Excerpt to read
○ ○ ○

Secondly, we can test this present Bill by the experience in the last three to four years of the Costigan Royal Commission on the Activities of the Federated Ship Painters and Dockers Union, a commission which has used new methods of tracing and unveiling the organised crime figures of this country. It has a very good record and the present Government agrees with that; it has constantly said that. Even Mick Young said it the other day in the other House. There is no doubt that that Commission has exposed, by the use of modern computerised methods, a great deal that would not otherwise have come to light.

It is important above all things that we carry on that good work, and when the Costigan Commission comes to an end-and of course it operates under a rather restrictive reference at present-it will be replaced by a commission, or authority if you like, which has at least equal powers, which at least can be as competent, and which can expand its operations over those very areas of organised crime that the Costigan Commission has not been able to tackle because they do not relate in any way to the painters and dockers. So it is very important to test this Bill. This was evidence brought before the Committee; evidence which I regret to say was substantially ignored by the majority report. The evidence was such that the commission as it stands in this legislation could not possibly continue the work of the Costigan Commission. One should realise what people thought about the previous Bill. I want to read to the Senate remarks made by Senator Chipp who, I am afraid, seems to have lost a lot of interest in the fight against organised crime.


Senator Chipp —That is an absolute lie.


Senator MISSEN —That is my impression and I am very sorry to see that.


The PRESIDENT —Senator Chipp, you will withdraw that remark.


Senator Chipp —I have no intention of withdrawing. If a man tells a lie about you in this place you should have the right to say so.


The PRESIDENT —Order! You are not allowed to put it in those terms in this chamber. You will withdraw the remark.


Senator Chipp —In deference to you, Mr President, and in utter contempt of Senator Missen, I withdraw the remark.


Senator MISSEN —Mr President, I proceed to quote from what Senator Chipp said on 17 November 1983. I hope he will stick to what he said and support firmly these things, but this is not evident in the way he has accepted recommendations of the Senate Committee. He said:

In fact all Australian Democrats are in favour of an effective national crimes commission and we all voted for it, for a model that maybe had some shortcomings , but a model which I thought was first class-the so-called Fraser-Durack model. If we are accused of holding up legislation to fight organised crime I simply say to the Attorney-General (Senator Gareth Evans) that he has a Bill right at this moment that has been passed by both Houses of the Parliament and all it needs to implement that particular Crime Authority is to get in a car and go out to Yarralumla.

○ ○ ○

Supplied data

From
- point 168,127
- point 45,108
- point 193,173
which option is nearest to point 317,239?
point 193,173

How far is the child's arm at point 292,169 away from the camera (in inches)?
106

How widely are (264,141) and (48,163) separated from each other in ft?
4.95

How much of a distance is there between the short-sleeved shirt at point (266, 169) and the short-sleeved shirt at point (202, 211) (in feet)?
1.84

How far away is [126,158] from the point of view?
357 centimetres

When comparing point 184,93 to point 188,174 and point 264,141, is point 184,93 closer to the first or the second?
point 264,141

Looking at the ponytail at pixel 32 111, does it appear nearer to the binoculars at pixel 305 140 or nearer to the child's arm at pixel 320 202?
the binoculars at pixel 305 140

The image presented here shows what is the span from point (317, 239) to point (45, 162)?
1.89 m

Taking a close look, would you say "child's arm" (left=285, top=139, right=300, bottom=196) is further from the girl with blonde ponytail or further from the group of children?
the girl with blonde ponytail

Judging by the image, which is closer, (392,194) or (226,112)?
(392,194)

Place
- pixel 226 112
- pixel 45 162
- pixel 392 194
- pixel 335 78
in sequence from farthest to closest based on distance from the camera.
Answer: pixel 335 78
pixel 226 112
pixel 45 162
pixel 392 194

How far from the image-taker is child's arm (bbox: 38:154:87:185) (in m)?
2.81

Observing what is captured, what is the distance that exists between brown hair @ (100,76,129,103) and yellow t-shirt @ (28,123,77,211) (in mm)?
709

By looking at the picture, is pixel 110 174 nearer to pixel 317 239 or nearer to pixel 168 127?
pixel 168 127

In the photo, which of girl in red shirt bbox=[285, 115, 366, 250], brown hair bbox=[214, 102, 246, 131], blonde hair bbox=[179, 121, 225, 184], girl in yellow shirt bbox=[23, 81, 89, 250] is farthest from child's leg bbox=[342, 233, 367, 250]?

○ ○ ○

Exercises
1. Name each speaker in the Senate debate excerpt whose words are introduced by a name followed by a dash.
2. Write out everything in the Senate debate excerpt from "Senator MISSEN —Mr" down to "out to Yarralumla.", word for word.
3. Summarize the Senate debate excerpt in three sentences.

Responses for each task
1. Senator Chipp, Senator Missen, the President

2.
Senator MISSEN —Mr President, I proceed to quote from what Senator Chipp said on 17 November 1983. I hope he will stick to what he said and support firmly these things, but this is not evident in the way he has accepted recommendations of the Senate Committee. He said:

In fact all Australian Democrats are in favour of an effective national crimes commission and we all voted for it, for a model that maybe had some shortcomings , but a model which I thought was first class-the so-called Fraser-Durack model. If we are accused of holding up legislation to fight organised crime I simply say to the Attorney-General (Senator Gareth Evans) that he has a Bill right at this moment that has been passed by both Houses of the Parliament and all it needs to implement that particular Crime Authority is to get in a car and go out to Yarralumla.

3. Senator Missen argues that the Bill should be tested against the Costigan Royal Commission, which used computerized methods to expose organized crime, and says its replacement must have at least equal powers and reach areas Costigan could not tackle. He says the Committee's majority report substantially ignored evidence that the commission in this legislation could not continue Costigan's work. After Senator Chipp calls Missen's remark a lie and then withdraws it on the President's order, Missen quotes Chipp's statement of 17 November 1983 that all Australian Democrats favored an effective national crimes commission.